If lots of people want to number documents at the same time, then we encounter a problem. What if two people read then write the same numbers, and have the same number for their documents? People shouldn’t make this mistake, as they’ll notice that someone else is holding the book, and won’t race to write in it before the other has finished. Some people describe this as “common sense”.

Computers don’t have common sense. This is why we need to spell everything out to them in exacting detail. If they have read the last document number, they won’t know to check no-one else has changed it when they write down the new number, either.

So, in a distributed system we can use a centralised lock service to solve this problem. With this, the computer will take the lock, update the number and release the lock. Even then, if the new number routine does not know anything about the lock mechanism, it’s still possible to make the same mistake. A programmer might forget that they need to take the lock to call the new number routine, for example.

So, we have ways to solve this. One is we make the new number routine manage the lock itself. This is fine as long as it controls everything itself, but once we have other routines that use locks involved, then things get more complicated. This is okay if the lock for the new number is only for that new number. But if we share it with other routines, we risk problems like deadlocks.

Another solution is to inform the new number routine that we hold the lock, and have the routine fail if we do not. For example, the lock server may provide a token the routine can verify. .

The logical conclusion to this is in the rust standard library. The Mutex<T> type holds a value of some type T, and will only permit access via a guard that guarantees we hold the lock.
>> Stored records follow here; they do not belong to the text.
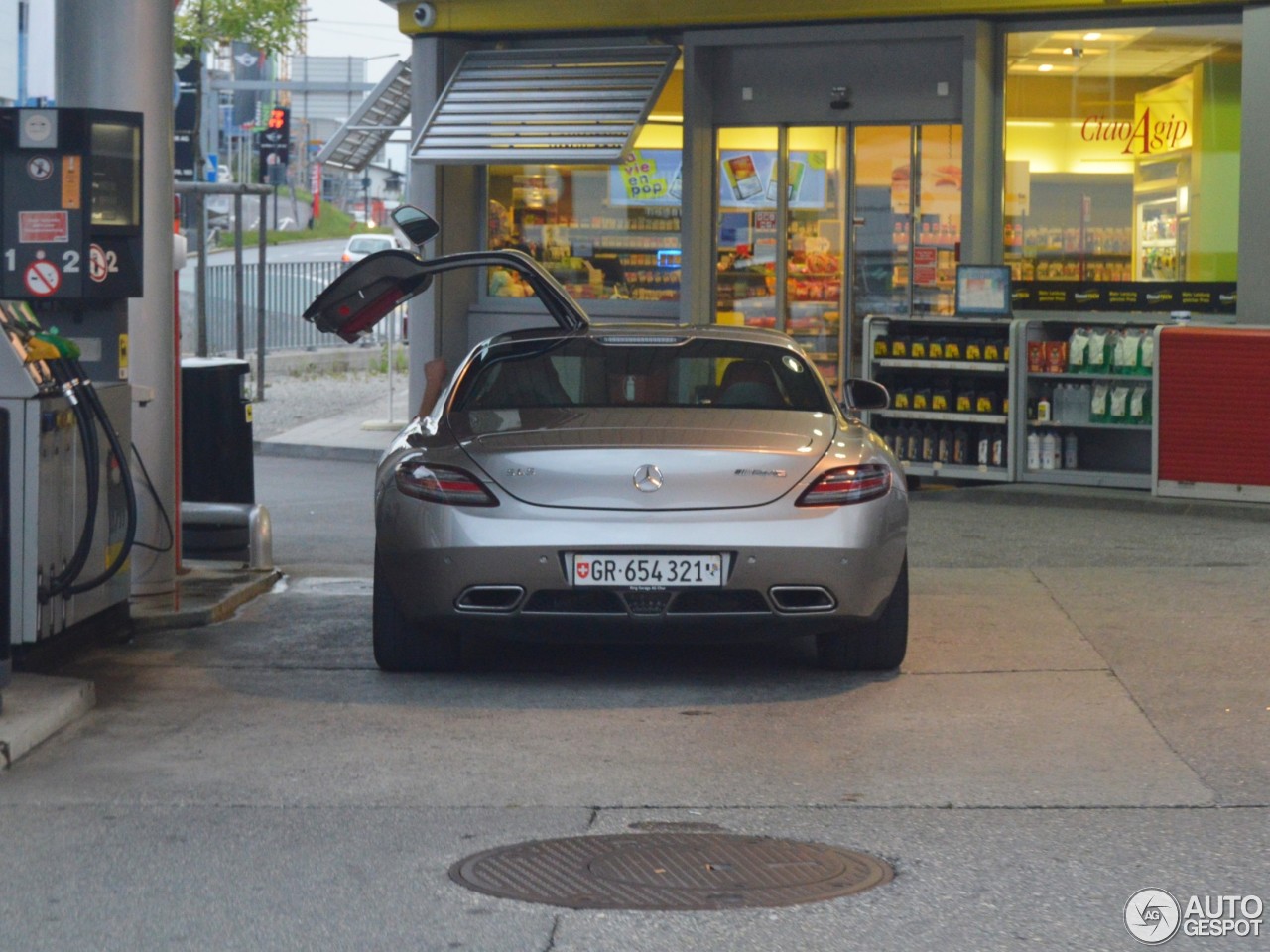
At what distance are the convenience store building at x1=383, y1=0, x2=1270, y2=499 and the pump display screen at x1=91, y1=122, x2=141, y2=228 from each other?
23.4 feet

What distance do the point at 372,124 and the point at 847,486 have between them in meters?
15.1

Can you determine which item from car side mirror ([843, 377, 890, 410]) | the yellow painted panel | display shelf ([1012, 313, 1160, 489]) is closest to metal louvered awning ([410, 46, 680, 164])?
the yellow painted panel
A big part of designing safe systems is understanding how things go right over the long term. A big part of this is to ensure that it’s easy to do the safe thing, and difficult to do something unsafe.

The example of numbering documents is quite a low stakes task. In a bank though, we need to number payment cards, so we know whose account to charge. Having two cards with the same card number may mean one person can spend another’s money. This is bad for the customer, and leaves the bank liable for the mistake.

Now, these may seem like mistakes that are simple to avoid, but in complex systems, things go wrong all the time. So it’s wise to design assuming that mistakes will happen, both from machines and people. For example, a tired, or rushed developer may not know to hold a lock while calling the new number routine. Having the routine fail in that case will mean that at they discover their mistake quickly.

So we should design our components and interfaces to be safe, and error resistant. And precisely because conventions can be so powerful, we should design them to encourage safe ways of working.